FIG. 6 is a cross-sectional diagram along a cutting line VI-VI shown in FIG. 5, in which the mixing pipe 135 of the gas radiation burner according to the first embodiment of the present invention is shown in detail. Referring to FIG. 6, the mixing pipe 135 is provided to one lateral side of the burner pot 131. The mixing pipe 135 is configured to have an exit side in a widening pipe shape. Namely, an exit side of the mixing pipe 135 is wider than an entrance side of the mixing pipe 135. In particular, the extension lines 135A extending from both sides of an exit of the mixing pipe 135 are configured to enclose a whole cross-section of the burner pot 131. Therefore, the mixing pipe 135 is configured to come into contact with an outer circumference of the burner pot 131 having a circular cross-section.

Since the mixing pipe 135 is provided with a wide exit angle θ, it is very effective in securing a massive amount of combustion air. In addition, as shown in FIG. 6, the extension lines 135A are tangent to the outer circumference of the burner pot 131 and the tangent points are at the two ends of the opening at the lateral side of the burner pot 131. Since the mixing pipe 135 communicates with the burner pot 131 with a wide area, it is able to inject a mixed gas from a lateral side of the burner pot 131. Therefore, the mixing pipe 131 is very advantageous in uniformly distributing mixed gas within the burner pot 131.

A mesh 139 is provided to a connecting portion of the burner pot 131 connected to the mixing pipe 135 to recover a pressure by reducing a speed of the mixed gas injected from the mixing pipe 135. The mesh 139 recovers the pressure by reducing the speed of the mixed gas into a prescribed level, thereby uniformly distributing the mixed gas within the burner pot 131 and enabling uniform surface combustion to proceed across the entire gas radiation burner.

FIG. 7 is a cross-sectional diagram of a gas radiation burner according to a modification of the first embodiment shown in FIG. 4, in which a connected state between a burner pot and a mixing pipe is shown. Referring to FIG. 7, a basic configuration of the present embodiment is equivalent to that of the first embodiment but differs from that of the first embodiment in that a pair of mixing pipes 165 are provided to both lateral sides of the burner pot 161 opposite to each other.

In the present embodiment, a pair of the mixing pipes 165 having wide exit angles, respectively, to provide sufficient air for combustion and to efficiently and uniformly mix the air and the gas.

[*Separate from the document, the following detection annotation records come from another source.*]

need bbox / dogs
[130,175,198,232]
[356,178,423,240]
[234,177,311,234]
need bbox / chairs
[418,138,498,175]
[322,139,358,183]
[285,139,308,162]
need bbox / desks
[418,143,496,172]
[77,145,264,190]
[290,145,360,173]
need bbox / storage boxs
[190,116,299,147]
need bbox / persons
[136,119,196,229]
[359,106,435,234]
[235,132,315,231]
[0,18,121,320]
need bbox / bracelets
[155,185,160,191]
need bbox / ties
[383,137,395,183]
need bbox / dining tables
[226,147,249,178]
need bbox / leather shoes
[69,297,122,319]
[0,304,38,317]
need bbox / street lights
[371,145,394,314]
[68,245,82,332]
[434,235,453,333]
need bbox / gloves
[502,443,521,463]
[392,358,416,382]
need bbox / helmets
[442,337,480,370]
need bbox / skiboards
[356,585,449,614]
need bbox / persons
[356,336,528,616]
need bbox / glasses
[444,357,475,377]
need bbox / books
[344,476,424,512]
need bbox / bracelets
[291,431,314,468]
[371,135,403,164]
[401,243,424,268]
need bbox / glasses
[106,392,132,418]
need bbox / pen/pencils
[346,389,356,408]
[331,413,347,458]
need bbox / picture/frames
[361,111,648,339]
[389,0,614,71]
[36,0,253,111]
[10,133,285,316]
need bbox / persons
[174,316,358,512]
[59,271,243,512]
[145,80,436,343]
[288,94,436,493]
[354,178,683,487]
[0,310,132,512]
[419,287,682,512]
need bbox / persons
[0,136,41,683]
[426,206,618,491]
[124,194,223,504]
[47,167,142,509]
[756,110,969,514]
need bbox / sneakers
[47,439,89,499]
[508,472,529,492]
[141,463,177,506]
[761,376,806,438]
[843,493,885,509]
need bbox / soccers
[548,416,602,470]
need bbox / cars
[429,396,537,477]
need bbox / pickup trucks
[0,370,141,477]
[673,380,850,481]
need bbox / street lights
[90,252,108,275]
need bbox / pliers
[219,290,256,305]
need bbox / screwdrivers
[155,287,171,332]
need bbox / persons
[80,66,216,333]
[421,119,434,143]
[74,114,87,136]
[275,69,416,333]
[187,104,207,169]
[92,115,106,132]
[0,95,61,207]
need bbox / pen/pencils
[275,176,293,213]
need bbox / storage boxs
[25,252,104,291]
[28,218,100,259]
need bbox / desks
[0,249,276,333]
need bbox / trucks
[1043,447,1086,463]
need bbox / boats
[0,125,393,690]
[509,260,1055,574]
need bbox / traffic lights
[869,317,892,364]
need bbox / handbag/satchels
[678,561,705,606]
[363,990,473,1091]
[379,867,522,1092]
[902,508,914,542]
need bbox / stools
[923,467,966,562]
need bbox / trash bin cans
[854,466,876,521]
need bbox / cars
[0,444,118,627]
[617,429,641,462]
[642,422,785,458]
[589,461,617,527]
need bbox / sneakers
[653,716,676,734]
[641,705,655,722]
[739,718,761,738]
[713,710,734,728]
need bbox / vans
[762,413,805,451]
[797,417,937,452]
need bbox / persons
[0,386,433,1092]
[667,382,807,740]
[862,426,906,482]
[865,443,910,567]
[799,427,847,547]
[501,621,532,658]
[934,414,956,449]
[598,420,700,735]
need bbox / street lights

As the mixed gas is injected on both lateral sides of the burner pot 161, the mixing pipes 165 are very effective in uniformly distribute the mixed gas within the burner pot 161. In particular, as the mixed gas are mingled by the injection pressure of the mixing pipe 165 and the mixed gas flow, the mixed gas can be evenly distributed within the burner pot 161. Moreover, the mixed gas can be evenly injected on the burner mat 132.

Meanwhile, in the gas radiation burner according to the first or modified embodiment of the present invention, the gas and the air are mixed in the mixing pipe and are then supplied to the burner pot. They can be evenly distributed even if an internal space of the burner pot is small. Therefore, the height and volume of the burner pot can be significantly reduced. Hence, it is able to configure a gas radiation burner having a compact size. It is also able to install the compact-sized gas radiation burner in a built-in type gas oven or range because of the feasibility in installation.

A gas radiation burner 140 according to a second preferred embodiment of the present invention is explained in detail with reference to FIG. 8 as follows. FIG. 8 is a cross-sectional diagram of a gas radiation burner according to a second embodiment of the present invention, in which a connected state between a burner pot and a mixing pipe is shown. A gas radiation burner 140 according to a third embodiment of the present invention differs from those of the aforesaid embodiments of the present invention in a configuration of a mixing pipe 145. The differences will be explained hereinbelow.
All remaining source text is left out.